整栋主楼寂静得诡异,平日里往来汇报的管事、传话佣人尽数不见踪影,每层转角都站着持枪打手,腰背挺得笔直,目光冷硬如刀,只要许无意有半分异动,顷刻间便会一拥而上。不用多想也能猜到,豪掷一千二百万美金截留异域孩童的风声早已传遍据点,凯斯动了疑心,整栋主楼提前布下天罗地网,就等他踏入主阁,当面逼问。
行至顶楼雕花实木大门前,保镖伸手拦住许无意,上下仔细搜身,指尖摸遍外套所有口袋、裤缝、衣领内侧,连藏着私人手机的内衬夹层都没有放过。好在许无意早有防备,方才在术修厢房时,便将与马伦联络的加密手机交给术修妥善藏进隐匿暗格,身上只余下那只空了情报夹层、装着鎏金细支的蓝白BOSS烟盒,再无任何能佐证他暗中联络泰尔比墨高官的物件。
搜身无果,保镖才侧身让出通路,抬手推开沉重木门。
主阁空间宽阔奢华,地面铺着厚重暗纹羊绒地毯,中央摆放一张超长黑檀木会议桌,桌上陈列着名贵洋酒与水晶器皿。凯斯独自坐在主位真皮座椅上,一身剪裁贴身的黑色丝绒衬衣,指尖把玩着一枚锋利银色拆信刀,狭长眼眸垂着,眼底覆着一层化不开的阴翳,周身压迫感几乎凝成实质。
侧方沙发上还坐着一人,正是方才在交易场内收受贿赂、屡次出言折辱许无意的陈景明。警服早已换下,一身休闲黑衣,双腿交叠,指尖轻敲沙发扶手,嘴角挂着一抹幸灾乐祸的淡笑,显然是提前赶来,在凯斯耳边添了不少谗言。
木门在许无意身后重重合上,两名保镖守死门口,隔绝所有退路。
凯斯缓缓抬眼,视线直直钉在许无意身上,声音低沉平缓,却藏着刺骨寒意:“无意,我派出去盯守交易场的暗探传回消息,今日交割货品,你私自拿出一千二百万美金,强行从富商手里截走一名外籍孩童,此事属实?”
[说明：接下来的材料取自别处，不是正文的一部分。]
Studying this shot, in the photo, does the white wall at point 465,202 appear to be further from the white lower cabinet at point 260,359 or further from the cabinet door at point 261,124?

许无意垂在身侧的手指微收,面上不见半分慌乱,维持着集团副主该有的沉稳疏离,微微颔首,语调公事公办,听不出半点私心:“属实。”
“属实?”凯斯指尖猛地用力,拆信刀边缘划破掌心皮肤,一丝暗红血迹顺着刀柄滑落,“集团经手所有孩童交易,货品归属、定价流转全由顶层统一调度,你没有提前上报,私自斥巨额资金截留货物,这笔钱,是你私人资产,还是挪用集团账上公款?”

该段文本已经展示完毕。